### EXERCISE 1
In the Jan Heintze biography, how many matches did he play for the Denmark national team?
### EXERCISE 2
Write the next part of the Jan Heintze biography, picking up after its final sentence.

### SELECTION
+--

Personal information
- Full name: Jan Heintze Larsen
- Date of birth: 17 August 1963 (age 61)
- Place of birth: Tårnby, Denmark
- Height: 1.70 m (5 ft 7 in)
- Position(s): Left-back

Youth career
- 1970–1980: Tårnby Boldklub
- 1980: Københavns Boldklub

Senior career*
- Years: Team / Apps / (Gls)
- 1981–1982: Kastrup Boldklub / 29 / (4)
- 1982–1994: PSV Eindhoven / 313 / (6)
- 1994–1996: Bayer Uerdingen / 53 / (3)
- 1996–1999: Bayer Leverkusen / 87 / (5)
- 1999–2003: PSV Eindhoven / 82 / (1)
- Total:  / 564 / (19)

International career
- 1987–2002: Denmark / 86 / (4)

= Jan Heintze =

Danish footballer (born 1963)

Jan Heintze (/da/; born 17 August 1963) is a Danish former professional footballer who played as a left-sided defensive midfielder and defender. He ended his career in the Netherlands with PSV Eindhoven, where he was a part of the PSV team which won the 1988 European Cup. He played 86 matches for the Denmark national team in the course of 15 years, playing four international tournaments with the team, which he captained in his last two years before he retired in 2003.

==Club career==
Born in Tårnby, he started playing for his hometown club Tårnby Boldklub. He had a short spell in the youth team of Københavns boldklub (KB) alongside future national team player Michael Laudrup, but Heintze quickly moved on to play for the senior side of Kastrup Boldklub in January 1981, then in the top-flight Danish 1st Division. However, the team was relegated, and though he had offers from foreign clubs, the 17-year-old Heintze stayed at Kastrup, on orders of his mother.

He was bought by PSV in 1982 as a left winger, in which position he had been most successful in his first years at Kastrup Boldklub. Once at PSV, he was re-schooled as a defender, using his aggressiveness to charge up and down the sideline, and following a first season of few matches, he commanded the left back position in his second year, and made it his own. He won six Dutch Eredivisie league titles and a European Cup with the club, which at times counted three other Danes, Frank Arnesen, Søren Lerby and Ivan Nielsen, before the club hired coach Aad de Mos, who did not want him in the team. Heintze went to Germany to play for Bundesliga relegation battlers Bayer Uerdingen in 1994, and when the team was relegated in 1996, he went on to Bayer Leverkusen under coach Christoph Daum, with whom he finished in the Bundesliga top-three for three years in a row. Heintze returned to finish his career at PSV in 1999, with his old team mate Eric Gerets the head coach. Approaching 40, Heintze was looking to help the young Wilfred Bouma into the team as new left back, while using his experience to provide stability in the defense. He won another three Dutch championship titles before retiring in 2003.

+--

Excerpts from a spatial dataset
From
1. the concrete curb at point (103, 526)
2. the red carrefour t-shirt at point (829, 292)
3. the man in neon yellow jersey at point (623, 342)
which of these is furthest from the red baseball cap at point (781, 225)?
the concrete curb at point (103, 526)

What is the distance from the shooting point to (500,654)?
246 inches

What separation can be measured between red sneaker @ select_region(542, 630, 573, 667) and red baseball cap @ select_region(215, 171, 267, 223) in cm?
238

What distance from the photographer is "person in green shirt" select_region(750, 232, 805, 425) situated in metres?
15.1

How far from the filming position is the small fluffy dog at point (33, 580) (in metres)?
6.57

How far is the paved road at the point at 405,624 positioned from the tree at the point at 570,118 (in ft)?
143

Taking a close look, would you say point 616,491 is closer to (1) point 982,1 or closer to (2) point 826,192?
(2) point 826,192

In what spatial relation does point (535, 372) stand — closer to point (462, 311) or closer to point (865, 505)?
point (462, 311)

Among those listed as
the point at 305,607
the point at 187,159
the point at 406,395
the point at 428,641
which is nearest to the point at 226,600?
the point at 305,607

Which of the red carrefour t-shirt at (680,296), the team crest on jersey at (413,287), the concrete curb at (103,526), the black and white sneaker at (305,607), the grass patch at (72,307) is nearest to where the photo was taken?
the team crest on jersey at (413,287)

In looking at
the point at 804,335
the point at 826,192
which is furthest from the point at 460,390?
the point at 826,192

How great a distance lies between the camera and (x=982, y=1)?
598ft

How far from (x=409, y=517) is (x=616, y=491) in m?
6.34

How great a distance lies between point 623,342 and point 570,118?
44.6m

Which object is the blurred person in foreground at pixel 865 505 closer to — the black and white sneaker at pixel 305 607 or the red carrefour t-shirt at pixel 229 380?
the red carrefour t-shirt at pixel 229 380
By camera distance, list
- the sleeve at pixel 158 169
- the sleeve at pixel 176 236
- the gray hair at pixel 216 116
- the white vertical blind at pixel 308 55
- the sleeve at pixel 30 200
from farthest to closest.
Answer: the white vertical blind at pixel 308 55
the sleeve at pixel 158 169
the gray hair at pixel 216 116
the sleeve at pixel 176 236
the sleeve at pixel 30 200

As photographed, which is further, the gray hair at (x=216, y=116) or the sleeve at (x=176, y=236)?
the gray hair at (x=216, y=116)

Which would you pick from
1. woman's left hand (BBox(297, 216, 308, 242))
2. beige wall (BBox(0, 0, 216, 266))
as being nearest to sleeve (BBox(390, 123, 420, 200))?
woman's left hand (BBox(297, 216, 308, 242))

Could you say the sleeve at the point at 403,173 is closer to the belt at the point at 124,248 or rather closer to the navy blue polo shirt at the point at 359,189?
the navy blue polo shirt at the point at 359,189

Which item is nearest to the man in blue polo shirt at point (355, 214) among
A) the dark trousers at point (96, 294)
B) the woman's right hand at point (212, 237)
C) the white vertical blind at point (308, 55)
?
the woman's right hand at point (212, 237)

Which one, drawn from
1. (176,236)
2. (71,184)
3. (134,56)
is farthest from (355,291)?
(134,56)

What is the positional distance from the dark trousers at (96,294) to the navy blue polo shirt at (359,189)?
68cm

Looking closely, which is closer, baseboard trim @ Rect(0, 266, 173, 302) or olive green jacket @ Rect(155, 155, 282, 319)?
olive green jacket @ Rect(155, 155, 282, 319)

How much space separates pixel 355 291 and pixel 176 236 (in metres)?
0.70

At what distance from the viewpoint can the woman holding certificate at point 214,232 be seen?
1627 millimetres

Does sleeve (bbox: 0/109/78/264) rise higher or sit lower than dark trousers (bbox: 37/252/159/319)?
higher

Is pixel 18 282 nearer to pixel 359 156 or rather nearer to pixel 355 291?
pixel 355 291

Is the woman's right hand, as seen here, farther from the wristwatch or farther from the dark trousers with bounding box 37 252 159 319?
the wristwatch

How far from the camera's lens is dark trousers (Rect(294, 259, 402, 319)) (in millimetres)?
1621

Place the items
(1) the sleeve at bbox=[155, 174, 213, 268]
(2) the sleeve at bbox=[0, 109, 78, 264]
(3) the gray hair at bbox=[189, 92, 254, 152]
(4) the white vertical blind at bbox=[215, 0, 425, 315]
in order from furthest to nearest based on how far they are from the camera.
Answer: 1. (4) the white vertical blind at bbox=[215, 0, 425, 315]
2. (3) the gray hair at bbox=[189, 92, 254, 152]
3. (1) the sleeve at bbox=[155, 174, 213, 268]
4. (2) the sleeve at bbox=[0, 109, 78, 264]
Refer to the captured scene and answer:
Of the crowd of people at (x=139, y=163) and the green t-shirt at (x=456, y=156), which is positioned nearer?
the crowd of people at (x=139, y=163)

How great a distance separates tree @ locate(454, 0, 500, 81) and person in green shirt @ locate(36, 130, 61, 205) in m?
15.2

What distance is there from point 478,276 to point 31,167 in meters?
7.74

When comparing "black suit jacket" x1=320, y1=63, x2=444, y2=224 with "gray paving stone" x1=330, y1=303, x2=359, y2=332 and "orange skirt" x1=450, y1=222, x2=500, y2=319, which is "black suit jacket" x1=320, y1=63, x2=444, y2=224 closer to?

+--

### WRITTEN REPLY 1
86

### WRITTEN REPLY 2
==International career==
Heintze made his Denmark debut on 29 April 1987 in a Euro 1988 qualifying match, a 1–0 win over Finland, and he played all three matches at the final Euro 1988 tournament, though Denmark lost them all. At the final qualification match for the Euro 1992 against Yugoslavia on 1 May 1991, Heintze's then club, PSV, wanted him to stay home to play an important match for PSV, but he decided to travel with the Denmark team. Once at the Denmark camp, Heintze learned that national coach Richard Møller Nielsen did not intend to start with him in the game, and after consulting PSV, who still wanted him to play, Heintze decided to go back to the Netherlands, without the knowledge of Møller Nielsen. Back in Eindhoven, Heintze found out he wasn't eligible for the PSV match since he had been written off to play for Denmark. Heintze would see the PSV game from the sideline, and as a punishment for leaving the national team, he received a one-year ban from the national team by Møller Nielsen. As the ban expired before the Euro 1992, Heintze was once more called up, but an injury kept him from re-entering the team. Thus, he missed Denmark's later victory in Euro 1992, following Yugoslavia's exclusion from the tournament due to the Yugoslav wars. He played a further four matches under Møller Nielsen, before his national team career went on hiatus.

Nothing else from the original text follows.